DATASET CONTENT:
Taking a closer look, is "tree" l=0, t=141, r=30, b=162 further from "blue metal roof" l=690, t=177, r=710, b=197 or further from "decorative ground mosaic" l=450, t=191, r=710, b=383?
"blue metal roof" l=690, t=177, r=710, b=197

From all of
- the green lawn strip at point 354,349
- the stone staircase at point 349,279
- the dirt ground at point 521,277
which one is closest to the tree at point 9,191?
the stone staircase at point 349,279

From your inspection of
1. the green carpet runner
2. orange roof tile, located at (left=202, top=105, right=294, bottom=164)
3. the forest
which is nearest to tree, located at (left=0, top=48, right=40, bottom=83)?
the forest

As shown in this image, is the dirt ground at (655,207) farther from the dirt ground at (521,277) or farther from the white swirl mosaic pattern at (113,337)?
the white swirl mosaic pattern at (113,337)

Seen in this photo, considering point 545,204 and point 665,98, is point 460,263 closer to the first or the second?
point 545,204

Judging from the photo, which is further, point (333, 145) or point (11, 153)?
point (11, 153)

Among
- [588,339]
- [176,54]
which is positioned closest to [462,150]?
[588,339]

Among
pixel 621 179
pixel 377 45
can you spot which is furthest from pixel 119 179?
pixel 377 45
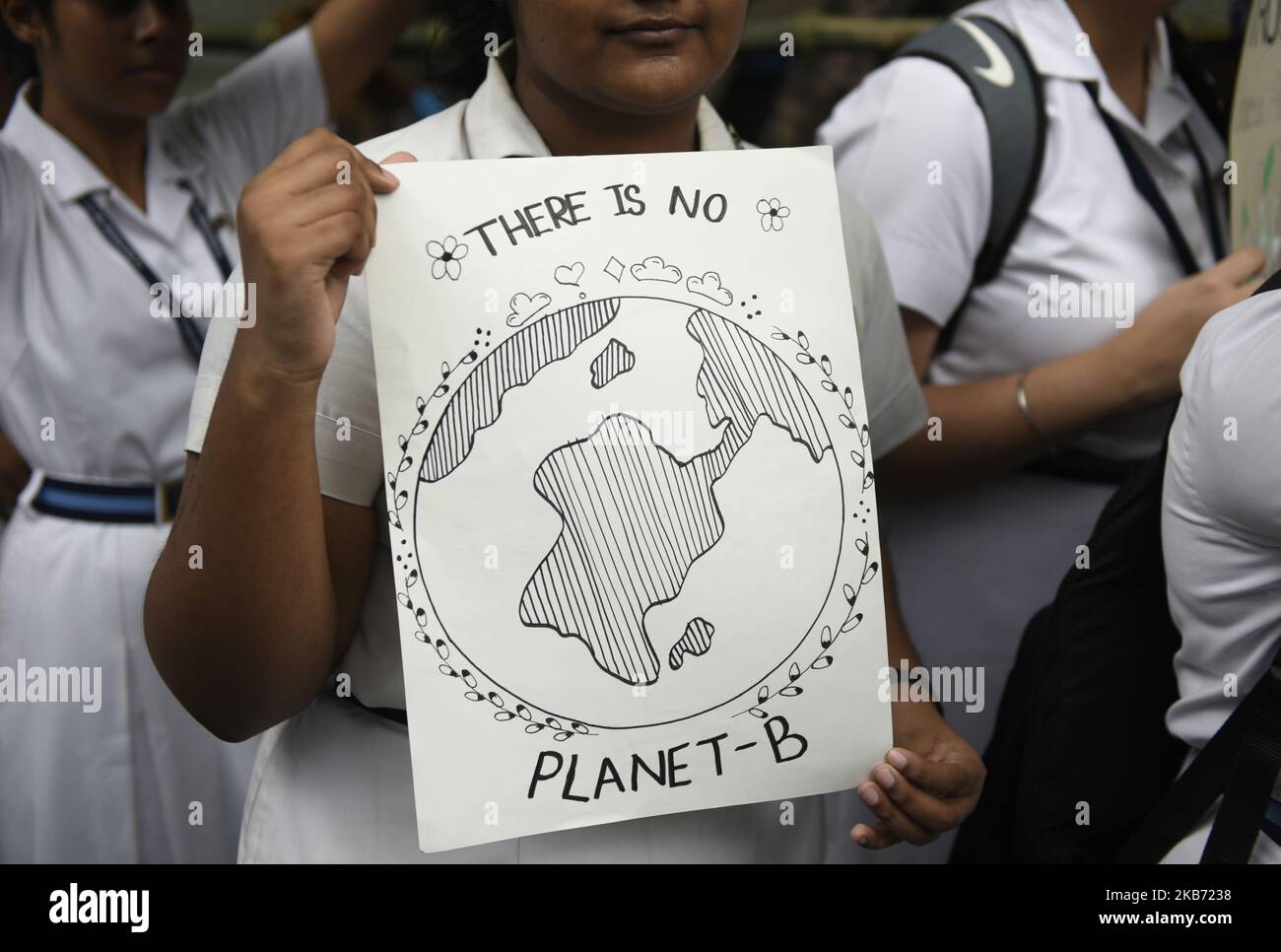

WHAT TO WORK ON: Revise the lines above by replacing "dirt ground" with "gravel path" everywhere it occurs, keeping everything else the same, and leave out the pictures.

RESULT:
Taking a closer look, is "tree" l=0, t=141, r=30, b=162 further from "blue metal roof" l=690, t=177, r=710, b=197 or further from "decorative ground mosaic" l=450, t=191, r=710, b=383?
"blue metal roof" l=690, t=177, r=710, b=197

From all of
- the green lawn strip at point 354,349
- the stone staircase at point 349,279
- the gravel path at point 521,277
which one is closest to the tree at point 9,191?
the stone staircase at point 349,279

From your inspection of
1. the green carpet runner
2. orange roof tile, located at (left=202, top=105, right=294, bottom=164)
3. the forest
which is nearest to tree, located at (left=0, top=48, right=40, bottom=83)?
the forest

As shown in this image, is the gravel path at (655,207) farther from the gravel path at (521,277) or farther from the white swirl mosaic pattern at (113,337)?
the white swirl mosaic pattern at (113,337)

Seen in this photo, considering point 545,204 and point 665,98, is point 460,263 closer to the first or the second?
point 545,204

Judging from the photo, which is further, point (333, 145) or point (11, 153)?
point (11, 153)

Among
- [588,339]
- [176,54]
which is positioned closest to [462,150]?
[588,339]

Among
pixel 621 179
pixel 377 45
can you spot which is furthest from pixel 119 179?
pixel 377 45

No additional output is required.